Model extraction from counterfactual explanations

TL;DR

This paper shows how counterfactual explanations, used for interpreting black-box models, can be exploited by adversaries to perform high-fidelity model extraction attacks, raising privacy concerns.

Contribution

It introduces a novel attack leveraging counterfactual explanations to accurately replicate black-box models, highlighting privacy vulnerabilities.

Findings

High-fidelity model extraction achievable with limited queries

Counterfactual explanations leak significant model information

Attack effective on real-world datasets

Abstract

Post-hoc explanation techniques refer to a posteriori methods that can be used to explain how black-box machine learning models produce their outcomes. Among post-hoc explanation techniques, counterfactual explanations are becoming one of the most popular methods to achieve this objective.
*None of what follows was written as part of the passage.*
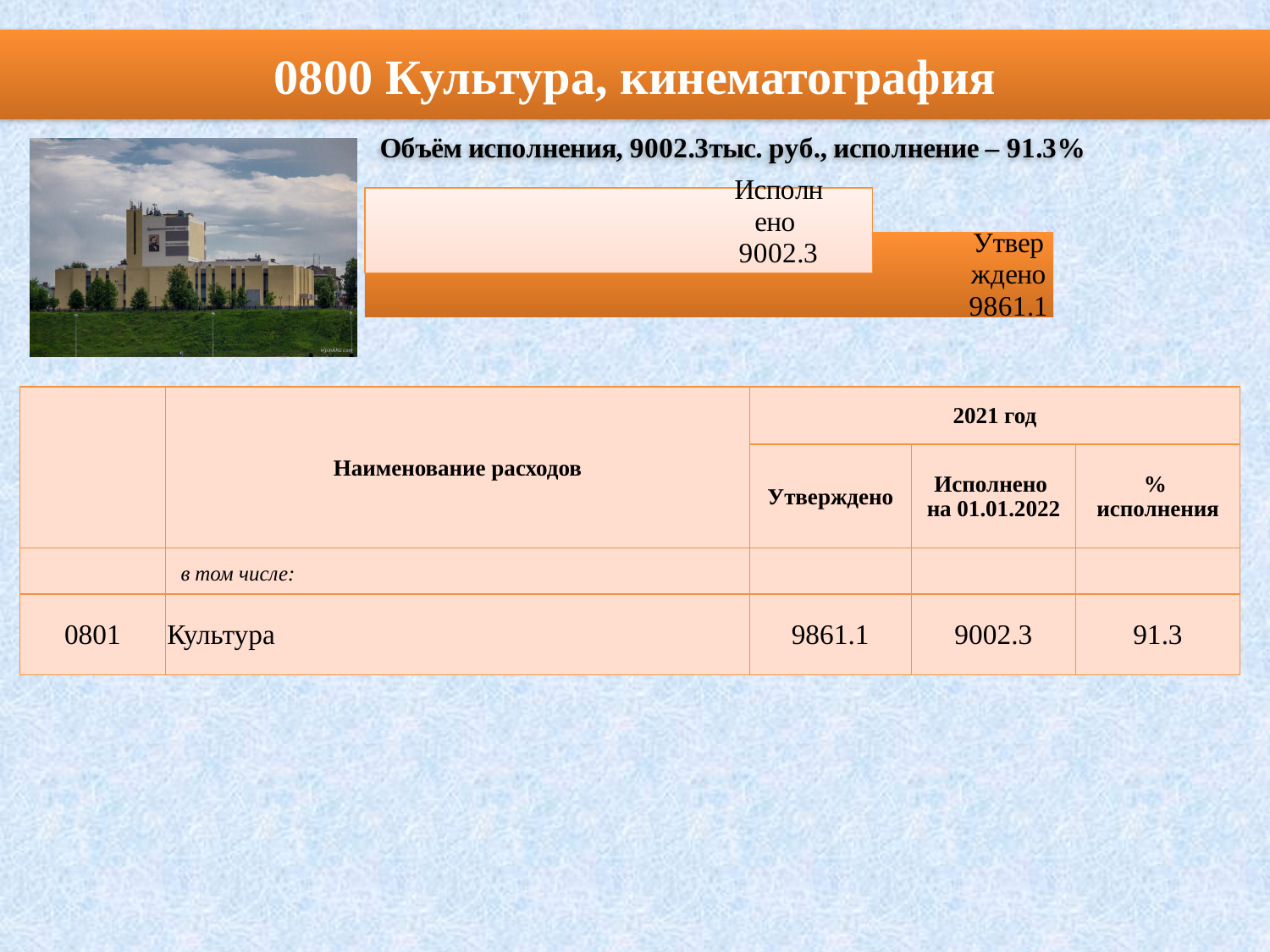
Are the bars in the chart horizontal or vertical? horizontal What is the value of the bar labelled Утверждено? 9861.1 What is the difference between the Утверждено and Исполнено values? 858.8 Which bar has the highest value? Утверждено Which bar has the higher value, Исполнено or Утверждено? Утверждено What colour is the Утверждено bar? orange How many bars are plotted in the chart? 2 What is the value of the bar labelled Исполнено? 9002.3 What kind of chart is shown on the slide? bar chart Which bar has the lowest value? Исполнено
In particular, in addition to highlighting the most important features used by the black-box model, they provide users with actionable explanations in the form of data instances that would have received a different outcome. Nonetheless, by doing so, they also leak non-trivial information about the model itself, which raises privacy issues. In this work, we demonstrate how an adversary can leverage the information provided by counterfactual explanations to build high-fidelity and high-accuracy model extraction attacks. More precisely, our attack enables the adversary to build a faithful copy of a target model by accessing its counterfactual explanations. The empirical evaluation of the proposed attack on black-box models trained on real-world datasets demonstrates that they can achieve high-fidelity and high-accuracy extraction even under low query budgets.